Brief: All of the data that follows needs to be printed again, exactly as it reads.

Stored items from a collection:

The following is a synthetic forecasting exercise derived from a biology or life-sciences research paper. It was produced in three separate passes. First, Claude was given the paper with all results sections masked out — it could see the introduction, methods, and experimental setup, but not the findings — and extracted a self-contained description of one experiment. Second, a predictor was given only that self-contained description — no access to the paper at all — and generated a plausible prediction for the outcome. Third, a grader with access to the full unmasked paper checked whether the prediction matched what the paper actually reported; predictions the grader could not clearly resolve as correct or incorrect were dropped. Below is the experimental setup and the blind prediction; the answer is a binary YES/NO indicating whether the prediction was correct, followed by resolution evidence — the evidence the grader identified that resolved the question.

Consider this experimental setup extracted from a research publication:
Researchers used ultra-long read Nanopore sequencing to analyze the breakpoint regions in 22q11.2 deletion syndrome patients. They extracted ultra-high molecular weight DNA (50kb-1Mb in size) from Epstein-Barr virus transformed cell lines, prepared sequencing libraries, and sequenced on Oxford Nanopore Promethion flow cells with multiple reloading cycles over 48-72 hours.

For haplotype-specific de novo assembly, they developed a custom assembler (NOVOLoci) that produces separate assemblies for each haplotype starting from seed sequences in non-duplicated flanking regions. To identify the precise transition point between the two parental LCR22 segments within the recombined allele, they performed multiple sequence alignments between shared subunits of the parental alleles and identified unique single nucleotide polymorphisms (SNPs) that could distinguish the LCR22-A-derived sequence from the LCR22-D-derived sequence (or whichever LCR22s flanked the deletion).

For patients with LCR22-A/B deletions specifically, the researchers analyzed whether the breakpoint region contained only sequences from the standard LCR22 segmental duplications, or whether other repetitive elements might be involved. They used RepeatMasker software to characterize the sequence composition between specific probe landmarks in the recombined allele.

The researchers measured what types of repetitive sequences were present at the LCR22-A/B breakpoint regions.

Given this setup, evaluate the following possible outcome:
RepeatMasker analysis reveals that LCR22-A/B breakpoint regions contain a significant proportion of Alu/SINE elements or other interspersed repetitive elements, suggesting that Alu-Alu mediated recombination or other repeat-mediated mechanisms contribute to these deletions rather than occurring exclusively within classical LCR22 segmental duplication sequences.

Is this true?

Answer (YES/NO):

Finished task:
The following is a synthetic forecasting exercise derived from a biology or life-sciences research paper. It was produced in three separate passes. First, Claude was given the paper with all results sections masked out — it could see the introduction, methods, and experimental setup, but not the findings — and extracted a self-contained description of one experiment. Second, a predictor was given only that self-contained description — no access to the paper at all — and generated a plausible prediction for the outcome. Third, a grader with access to the full unmasked paper checked whether the prediction matched what the paper actually reported; predictions the grader could not clearly resolve as correct or incorrect were dropped. Below is the experimental setup and the blind prediction; the answer is a binary YES/NO indicating whether the prediction was correct, followed by resolution evidence — the evidence the grader identified that resolved the question.

Consider this experimental setup extracted from a research publication:
Researchers used ultra-long read Nanopore sequencing to analyze the breakpoint regions in 22q11.2 deletion syndrome patients. They extracted ultra-high molecular weight DNA (50kb-1Mb in size) from Epstein-Barr virus transformed cell lines, prepared sequencing libraries, and sequenced on Oxford Nanopore Promethion flow cells with multiple reloading cycles over 48-72 hours.

For haplotype-specific de novo assembly, they developed a custom assembler (NOVOLoci) that produces separate assemblies for each haplotype starting from seed sequences in non-duplicated flanking regions. To identify the precise transition point between the two parental LCR22 segments within the recombined allele, they performed multiple sequence alignments between shared subunits of the parental alleles and identified unique single nucleotide polymorphisms (SNPs) that could distinguish the LCR22-A-derived sequence from the LCR22-D-derived sequence (or whichever LCR22s flanked the deletion).

For patients with LCR22-A/B deletions specifically, the researchers analyzed whether the breakpoint region contained only sequences from the standard LCR22 segmental duplications, or whether other repetitive elements might be involved. They used RepeatMasker software to characterize the sequence composition between specific probe landmarks in the recombined allele.

The researchers measured what types of repetitive sequences were present at the LCR22-A/B breakpoint regions.

Given this setup, evaluate the following possible outcome:
RepeatMasker analysis reveals that LCR22-A/B breakpoint regions contain a significant proportion of Alu/SINE elements or other interspersed repetitive elements, suggesting that Alu-Alu mediated recombination or other repeat-mediated mechanisms contribute to these deletions rather than occurring exclusively within classical LCR22 segmental duplication sequences.

Is this true?

Answer (YES/NO):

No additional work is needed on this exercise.